BEIRUT — Militants linked to al-Qaeda have shot dead at least 20 members of Syria’s minority Druze community during a standoff at a village in a northwestern province, according to monitoring and opposition groups.
The incident, which the groups said happened Wednesday, highlights the threat to Syria’s many religious minorities from the extremist factions such as al-Qaeda’s Syria affiliate, known as Jabhat al-Nusra, that are seizing significant territory from President Bashar al-Assad.
Meanwhile, a coalition of more moderate rebel groups known as the Southern Front launched a major assault Thursday on a military airfield in the south. The attack on the Thaala air base comes two days after the coalition overran a nearby army base defended by forces loyal to the Assad government, which has lost significant territory recently to the Southern Front as well as to extremists such as Jabhat al-Nusra in the northwest and the Islamic State in the east.
A spokesman claimed that Southern Front fighters had taken control of the air base, located in the southern Sweida province. “We have liberated the Thaala military airport in Sweida,” said Issam al-Reis. He noted that government aircraft used the facility for especially devastating barrel-bomb attacks on civilian areas.
Syrian state television denied that Thaala had fallen.
Also Thursday, there were unconfirmed reports that rebels downed a regime warplane in southern Syria. Photographs posted on Twitter show what appears to be a Russian-made jet fighter on fire as it falls from the sky, although the authenticity of the images could not be verified. The Southern Front claimed on Twitter that it had shot down the plane over the eastern Daraa province, near Sweida and the Jordan border.
The Syrian military said one of its aircraft had crashed in the area.
The Sweida province, which borders U.S. ally Jordan, is home to a large community of Syria’s Druze, who have sided with the Assad regime during the four-year-old civil war and are increasingly alarmed by the recent rebel advances.
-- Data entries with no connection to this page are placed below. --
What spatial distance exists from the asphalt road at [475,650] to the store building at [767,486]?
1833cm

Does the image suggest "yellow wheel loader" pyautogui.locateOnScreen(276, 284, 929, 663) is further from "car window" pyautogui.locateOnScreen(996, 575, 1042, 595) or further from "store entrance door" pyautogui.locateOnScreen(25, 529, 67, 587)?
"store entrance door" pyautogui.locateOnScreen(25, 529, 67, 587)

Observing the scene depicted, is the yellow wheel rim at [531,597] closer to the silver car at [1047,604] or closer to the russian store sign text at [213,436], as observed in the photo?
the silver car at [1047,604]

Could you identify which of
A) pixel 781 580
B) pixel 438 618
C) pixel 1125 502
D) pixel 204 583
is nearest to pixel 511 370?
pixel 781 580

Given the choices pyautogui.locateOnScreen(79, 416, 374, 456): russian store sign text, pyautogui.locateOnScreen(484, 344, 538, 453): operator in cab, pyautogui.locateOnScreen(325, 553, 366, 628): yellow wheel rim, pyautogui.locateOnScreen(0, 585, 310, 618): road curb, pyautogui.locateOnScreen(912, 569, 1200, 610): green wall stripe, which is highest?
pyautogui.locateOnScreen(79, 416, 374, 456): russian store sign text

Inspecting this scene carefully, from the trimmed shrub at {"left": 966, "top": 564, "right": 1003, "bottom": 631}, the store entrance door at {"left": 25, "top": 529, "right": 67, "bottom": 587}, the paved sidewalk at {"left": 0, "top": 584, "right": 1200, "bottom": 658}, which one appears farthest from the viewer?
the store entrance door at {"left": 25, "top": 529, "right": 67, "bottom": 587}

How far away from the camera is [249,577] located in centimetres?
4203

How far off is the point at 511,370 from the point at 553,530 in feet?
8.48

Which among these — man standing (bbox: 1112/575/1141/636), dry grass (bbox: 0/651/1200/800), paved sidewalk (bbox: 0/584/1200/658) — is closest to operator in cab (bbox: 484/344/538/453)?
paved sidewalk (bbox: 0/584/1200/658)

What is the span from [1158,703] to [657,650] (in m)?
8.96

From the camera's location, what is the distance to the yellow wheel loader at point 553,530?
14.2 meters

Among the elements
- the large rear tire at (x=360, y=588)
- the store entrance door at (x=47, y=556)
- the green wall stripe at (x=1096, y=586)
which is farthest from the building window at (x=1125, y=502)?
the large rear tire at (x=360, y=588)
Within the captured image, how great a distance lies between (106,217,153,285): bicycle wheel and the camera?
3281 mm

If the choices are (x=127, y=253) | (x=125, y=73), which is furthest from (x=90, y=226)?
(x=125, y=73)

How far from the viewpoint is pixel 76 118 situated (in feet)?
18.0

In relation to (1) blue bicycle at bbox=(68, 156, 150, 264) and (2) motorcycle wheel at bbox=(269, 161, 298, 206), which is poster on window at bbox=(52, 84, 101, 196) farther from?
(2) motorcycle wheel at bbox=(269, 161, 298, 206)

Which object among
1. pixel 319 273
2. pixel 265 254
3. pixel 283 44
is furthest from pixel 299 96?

Extremist Sunnis linked to al-Qaeda and the Islamic State have threatened Sweida and view the Druze, a 10th-century offshoot of Shiite Islam who also live in Lebanon and Israel, as apostates.
In the Druze village of Qalb Lawzeh in Syria’s northwestern Idlib province, Jabhat al-Nusra militants gunned down “dozens” of residents on Wednesday, according to the Syrian Observatory for Human Rights. The al-Qaeda wing, also known as Nusra, seized the village last year.
The Britain-based Observatory, which relies on activists in Syria to monitor the civil war, said the killings happened after a Nusra fighter of Tunisian origin tried to confiscate the home of a village resident. Dozens of residents protested the move, prompting the Nusra militants to open fire. Among those killed was a teenage boy, the Observatory’s head, Rami Abdulrahman, a pseudonym, said by telephone.
The Western-backed Syrian National Coalition, an opposition group, put the number of those killed by Nusra in the “dozens.”
Mohammad al-Omar, an anti-government activist in Idlib, said some residents blamed the incident on anger at attempts by Nusra to impose a religious tax on groups that are not considered to be Muslim. Anger has grown over such attempts, he said, describing the tax as “a way for Nusra to raise money.”
With backing from Saudi Arabia, Turkey and Qatar, a coalition of largely Islamist rebels that includes Nusra has seized control over nearly all of Idlib.
Sam Alrefaie in Beirut contributed to this report.